Project team: Dr Oliver Davis, Dr Valerio Maggio, Dr Alastair Tanner, Nina Di Cara, Chris Moreno-Stokoe, Benjamin Woolf.
Since the pandemic started, communities have been mobilising to help each other; from shopping for elderly neighbours, to offering to offering a friendly face or other support. Mutual aid networks have sprung up all over the country, and neighbours who hadn’t previously spoken have been introduced to each other via street-level WhatsApp groups. But the degree to which offers of help are matching up with the need for help has been unknown, and this poses a problem for organisations who need to make decisions about where they should target limited resources.
Ensuring support is available where needed
Community support can offer a protective factor against adverse events. Some areas are more vulnerable than others, but knowing which areas are most likely to have a mismatch between support needed and support offered is difficult. To address this issue, a collaboration between the Public Health Wales Research & Evaluation Division and the Dynamic Genetics lab, part of the MRC Integrative Epidemiology Unit at the University of Bristol and supported by the Alan Turing Institute, has mapped these support offers and needs.
Using data from Wales Council for Voluntary Action, COVID-19 Mutual Aid, Welsh Government Statistics and Research, the Office for National Statistics, and social media the project team have created a live map that highlights the areas where further support for communities may be needed. It shows data on support factors, such as number of registered volunteers and population density, against risks, such as demographics, levels of deprivation, and internet access. It aims to inform the responses of national and local government, as well as support providers in Wales.
The site also provides the links to local community groups identified helping to raise awareness of the support available locally.
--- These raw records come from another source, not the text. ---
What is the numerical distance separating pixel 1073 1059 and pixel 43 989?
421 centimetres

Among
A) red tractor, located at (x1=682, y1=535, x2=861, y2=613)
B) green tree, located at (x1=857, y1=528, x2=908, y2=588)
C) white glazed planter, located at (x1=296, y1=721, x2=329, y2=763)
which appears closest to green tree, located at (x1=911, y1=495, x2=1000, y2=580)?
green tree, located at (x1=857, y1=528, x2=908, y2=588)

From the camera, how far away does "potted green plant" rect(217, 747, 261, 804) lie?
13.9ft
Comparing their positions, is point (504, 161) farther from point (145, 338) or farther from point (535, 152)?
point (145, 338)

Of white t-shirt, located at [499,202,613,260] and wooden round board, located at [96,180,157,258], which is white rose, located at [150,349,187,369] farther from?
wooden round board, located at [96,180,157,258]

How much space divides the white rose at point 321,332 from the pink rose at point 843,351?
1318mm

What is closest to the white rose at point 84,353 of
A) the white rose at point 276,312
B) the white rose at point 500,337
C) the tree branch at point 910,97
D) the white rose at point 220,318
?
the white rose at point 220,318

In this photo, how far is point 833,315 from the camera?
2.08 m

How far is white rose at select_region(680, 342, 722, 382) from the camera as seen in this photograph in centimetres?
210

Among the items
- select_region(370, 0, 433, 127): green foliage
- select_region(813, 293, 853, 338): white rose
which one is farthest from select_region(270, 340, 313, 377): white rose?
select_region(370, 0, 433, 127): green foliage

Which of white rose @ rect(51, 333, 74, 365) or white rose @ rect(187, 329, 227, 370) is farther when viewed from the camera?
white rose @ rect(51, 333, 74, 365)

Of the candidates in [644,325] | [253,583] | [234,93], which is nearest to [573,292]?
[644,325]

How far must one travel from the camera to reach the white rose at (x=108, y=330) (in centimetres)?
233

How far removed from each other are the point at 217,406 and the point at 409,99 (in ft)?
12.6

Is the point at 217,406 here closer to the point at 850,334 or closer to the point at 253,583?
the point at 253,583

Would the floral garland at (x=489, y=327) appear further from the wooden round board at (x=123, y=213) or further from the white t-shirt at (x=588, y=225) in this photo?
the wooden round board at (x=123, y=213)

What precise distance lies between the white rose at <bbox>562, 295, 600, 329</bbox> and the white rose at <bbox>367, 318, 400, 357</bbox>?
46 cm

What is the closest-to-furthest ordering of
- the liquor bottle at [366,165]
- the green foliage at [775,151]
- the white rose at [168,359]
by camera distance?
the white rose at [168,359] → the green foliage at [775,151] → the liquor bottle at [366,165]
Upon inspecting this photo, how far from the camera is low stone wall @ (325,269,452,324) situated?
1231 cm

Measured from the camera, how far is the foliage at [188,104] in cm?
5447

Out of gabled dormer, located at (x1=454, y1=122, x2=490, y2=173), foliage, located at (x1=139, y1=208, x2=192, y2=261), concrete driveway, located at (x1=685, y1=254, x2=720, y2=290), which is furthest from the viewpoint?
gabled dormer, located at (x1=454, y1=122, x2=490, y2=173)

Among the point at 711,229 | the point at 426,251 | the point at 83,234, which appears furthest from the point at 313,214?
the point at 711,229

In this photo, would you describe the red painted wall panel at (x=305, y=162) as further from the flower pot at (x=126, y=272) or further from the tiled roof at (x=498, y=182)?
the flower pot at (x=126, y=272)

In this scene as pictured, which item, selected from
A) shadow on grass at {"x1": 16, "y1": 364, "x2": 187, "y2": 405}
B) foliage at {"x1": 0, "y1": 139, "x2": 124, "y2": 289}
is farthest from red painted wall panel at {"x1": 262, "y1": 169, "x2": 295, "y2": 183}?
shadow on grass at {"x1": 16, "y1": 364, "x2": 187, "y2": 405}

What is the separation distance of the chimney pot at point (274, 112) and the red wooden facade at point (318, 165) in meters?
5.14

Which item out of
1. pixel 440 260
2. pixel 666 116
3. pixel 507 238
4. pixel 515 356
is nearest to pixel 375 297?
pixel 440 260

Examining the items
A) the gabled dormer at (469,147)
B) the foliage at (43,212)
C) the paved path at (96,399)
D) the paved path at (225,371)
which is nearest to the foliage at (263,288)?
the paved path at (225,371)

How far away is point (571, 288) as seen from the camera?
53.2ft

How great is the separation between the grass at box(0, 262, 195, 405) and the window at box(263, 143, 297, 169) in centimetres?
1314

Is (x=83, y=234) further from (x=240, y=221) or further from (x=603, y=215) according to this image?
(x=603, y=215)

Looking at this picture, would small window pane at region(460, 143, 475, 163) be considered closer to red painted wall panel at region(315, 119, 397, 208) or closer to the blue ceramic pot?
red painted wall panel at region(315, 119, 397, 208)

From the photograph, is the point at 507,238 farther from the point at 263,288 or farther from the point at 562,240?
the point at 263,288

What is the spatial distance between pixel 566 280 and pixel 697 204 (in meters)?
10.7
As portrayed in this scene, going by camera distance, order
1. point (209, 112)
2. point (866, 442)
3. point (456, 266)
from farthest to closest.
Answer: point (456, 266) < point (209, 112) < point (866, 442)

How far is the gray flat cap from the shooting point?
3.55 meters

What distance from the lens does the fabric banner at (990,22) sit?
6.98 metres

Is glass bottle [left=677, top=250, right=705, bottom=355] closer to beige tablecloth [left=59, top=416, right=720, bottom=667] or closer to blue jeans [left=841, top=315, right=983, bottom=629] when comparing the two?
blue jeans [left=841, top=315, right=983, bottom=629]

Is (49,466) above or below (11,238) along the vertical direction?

This map is part of an effort to better understand which communities have better community cohesion and organisation. We are keen to find out your views on how this can be more useful, or other community mobilisation data sources which could be included. Please contact Oliver or Nina with your comments:
- If you are a community group and want to be included, please register your group with Covid-19 Mutual Aid (https://covidmutualaid.org/).
- The code used to create the map has been released openly on GitHub (https://github.com/DynamicGenetics/COVID-19-Community-Response) so that it can be reproduced. Full information on the sources of data on vulnerability and community support are documented on the Open Science Framework (https://osf.io/c48hw/) and the map will be updated as new information becomes available.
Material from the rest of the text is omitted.